Figure 2.
Analysis of TMT ratio compression (from cell lysis to LC/MS/MS detection).
(A) Schematic representation assessing TMT ratio compression. Regular Caco-2 proteins and interfering heavy Caco-2 proteins with or without yeast were mixed at indicated stoichiometric (S.) ratios immediately after cell lysis, followed by proteomic procedures and repeated LC/MS/MS analyses. The dot frames indicate sample combinations for each 6-plex TMT channel. For simplicity, the schematic displays the interference containing both heavy Caco-2 and yeast materials. (B) Ratio distribution of regular Caco-2 proteins under HSILACi + YEASTi (B1) or HSILACi (B2) conditions. S. ratios of regular Caco-2 proteins are indicated.

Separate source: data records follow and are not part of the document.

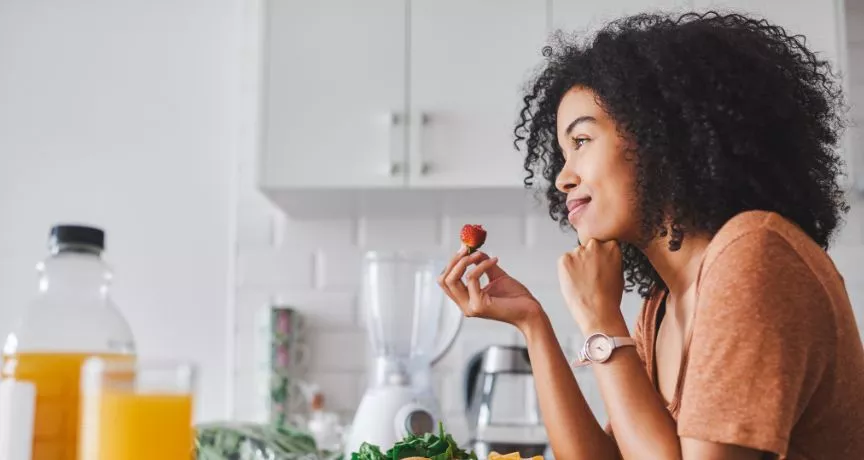 mulher olhando pela janela com um morango na mão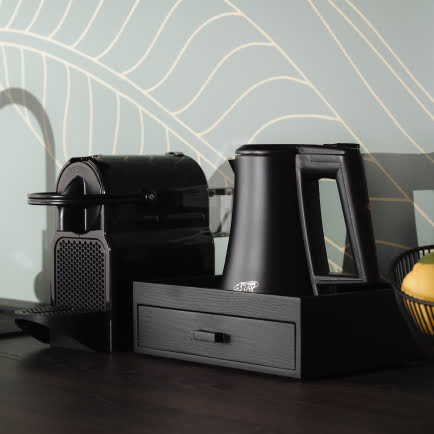 A modern coffee machine and kettle.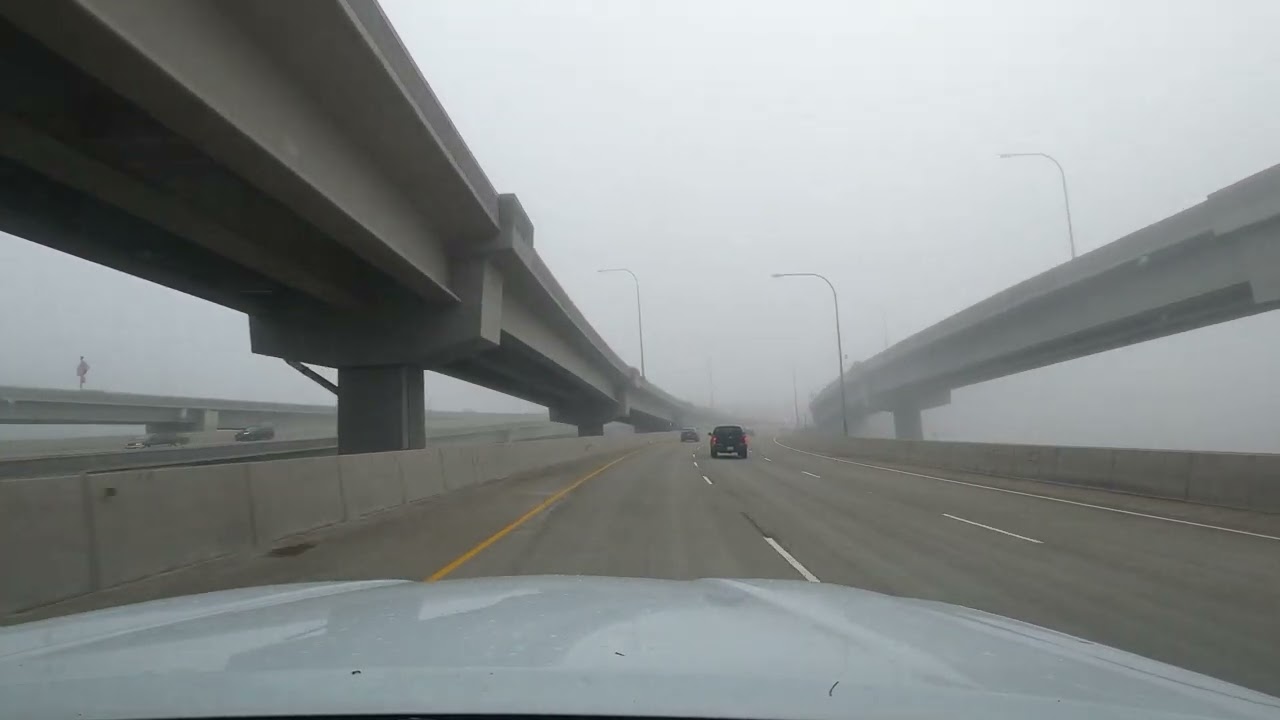 Driving in Heavy Fog Across the Tacoma Narrows Bridge to Tacoma, Washington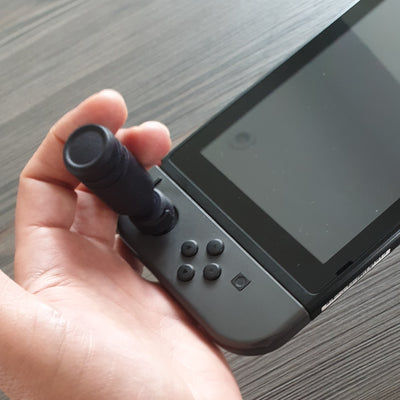 Hand holding a gaming controller with Thumb Soldiers Sticks kit on a wooden surface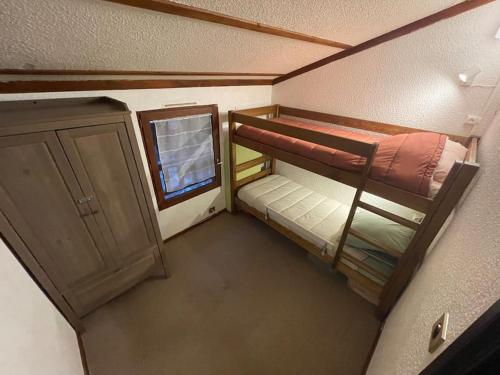 une petite chambre avec deux lits superposés et une fenêtre dans l'établissement Petit chalet cosy prêt des pistes, à Bolquère-Pyrénées 2000
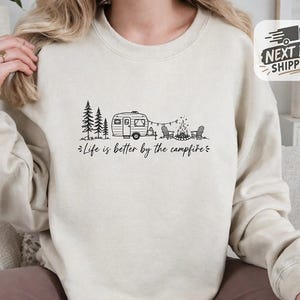 May include: A beige crewneck sweatshirt featuring a black line art graphic of a camping trailer, pine trees, two chairs, and a campfire. Below the illustration, the text reads, "Life is better by the campfire" in a cursive script font.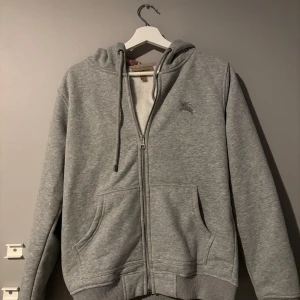 Grå hoodie från Burberry - Säljer en stilren grå hoodie från Burberry med dragkedja och klassiskt rutigt mönster i luvan. Tröjan har långa ärmar och en broderad logga på bröstet. Perfekt för en avslappnad och trendig look.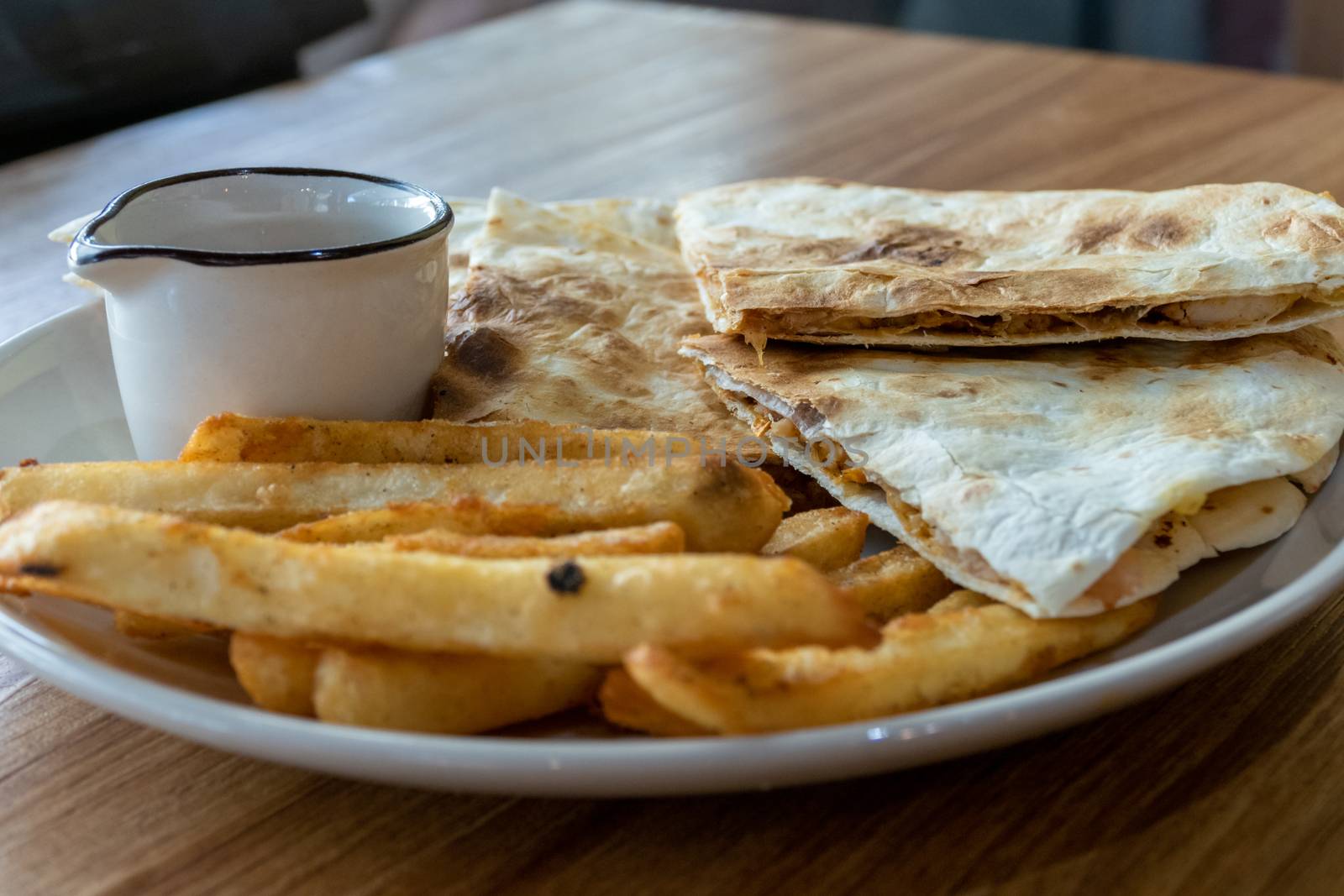 Quesadilla and french fries on plate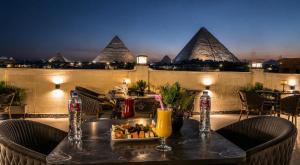 a table with a tray of food and drinks on a balcony at King's Gate Pyramids Horizon in Cairo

Ratios of regular Caco-2 proteins were normalized to median log2 zero of the equally-loaded heavy Caco-2 proteins. (C) Ratios of regular Caco-2 protein in (B) were normalized to the experimental medians of heavy Caco-2 proteins (Figure 1D), instead of median log2 zero. (D) Ratio distribution of regular Caco-2 proteins with respect to relative protein abundance. Ratios of regular protein in (C) were divided into four quartiles from high to low emPAI. HSILACi, heavy SILAC Caco-2 interference; YEASTi, yeast interference. (E) Schematic representation assessing the precision of TMT ratio with respect to the number of technical replicate under independent sample preparation. Heavy Caco-2 proteins at equal levels were mixed with regular Caco-2 proteins at stoichiometric (S.) ratios of 1 to 1.1 immediately after cell lysis, followed by analogous proteomic procedures shown in Figure 2A. (F) Corresponding IQR of protein ratios at n = 1 – 12 technical replicates with single or duplicated LC/MS/MS. (G) Differences of protein ratios to be significant with respect to the number of technical replicates at significance levels α = 0.05 and β = 0.20.